EXCERPTED PASSAGE –
———

I take one last look around to make sure I didn’t forget anything.
Everything is boxed up, ready for the movers. My antique typewriter. My pens and pads. My computer with it’s better-than-sex wave keyboard. All my reference books.
I’m happy to be leaving, and excited about where I’m going. But I’m also kinda sad too. Bittersweet, I guess they call it. After all, I’ve been in this place a long time.
Yep. I’m moving to
Diabetes Mine, Amy Tenderich’s diabetes über blog, where I’ll be penning a new column for her site.
I’ve been reading Amy since 2005. And that’s 2005 B.C., people. Or at least it seems that long. I’ve always called her site “the New York Times of diabetes.” Yes, technically it’s a blog, and written with blog flare, but it’s really an unparalleled news site. If it’s happening in diabetes, Amy already knows about it.
I check her site each morning before I go to the clinic. I figure if they cured diabetes overnight while I was sleeping, Amy will have the scoop. And if they cured diabetes overnight while I was sleeping, there’s really no reason for me to commute to the clinic, now is there? I’d need to stay home polishing my resume and planning a new career. I think I might enjoy writing trashy romance novels for my next act. Whaddaya think?
Anyway, given how I feel about the site, I jumped at the chance to join her team when the chance came along. Amy has long limited Diabetes Mine to Mondays-Fridays, but like any major paper, it’s time to take on the weekend. And thus was born the Weekend Edition.
The column I’ll be writing is called
Ask D’Mine. It’s a Q&A thing. So yeah, I’m now like the Diabetes Dear Abby.

———

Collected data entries
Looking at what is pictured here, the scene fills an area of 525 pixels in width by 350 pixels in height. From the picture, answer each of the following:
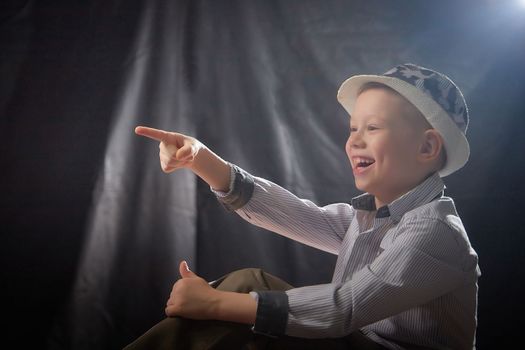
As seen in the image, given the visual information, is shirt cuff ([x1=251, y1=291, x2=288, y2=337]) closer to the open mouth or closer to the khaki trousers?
the khaki trousers

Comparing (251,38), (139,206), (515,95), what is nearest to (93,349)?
(139,206)

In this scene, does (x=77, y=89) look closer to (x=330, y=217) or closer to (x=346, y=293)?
(x=330, y=217)

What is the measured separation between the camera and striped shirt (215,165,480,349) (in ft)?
2.87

———

TO DO – Extend the blog post about moving to a new column at Diabetes Mine with a few more paragraphs, starting right after its last sentence.

WRITTEN RESPONSE –
New home. New venue. New format. But count on my style staying the same. Plus you can count on me posting more often, because Amy will personally fly to New Mexico and kill me if I don’t have a column for her every week. No, really, she will. It’s in the contract. Right here…. oh wait… in the fine print it actually says she can send some guys in black trench coats and mirrored sun glasses to kill me; she doesn’t have to do it herself. Ah. But I’m still feeling just as motivated.
I’ll be the main author of the new column. Every once and a while Amy or her right hand woman and rockin’ assistant editor, Allison Blass, may step in to help me with, you know, girl stuff.
I won’t totally give up on
LifeAfterDx. For one thing, I don’t think Amy is going to let me say “fuck,” so I’ll have to check back in here periodically to get it out of my system.
But hey, the first column is up. Right now. Today I’m tackling questions about how to stock up the medicine chest for natural disasters when your insurance company won’t cooperate, whether or not a doc gave a newly diagnosed diabetic bad advice, and infusion confusion for the father of a 16-year-old boy.
Go check it out. Right now.
Wait! Wait! Hold on, I forgot to tell you something! Come back! Come back!
Everyone back in the room again?
OK, what I forgot to say is readers ask the questions.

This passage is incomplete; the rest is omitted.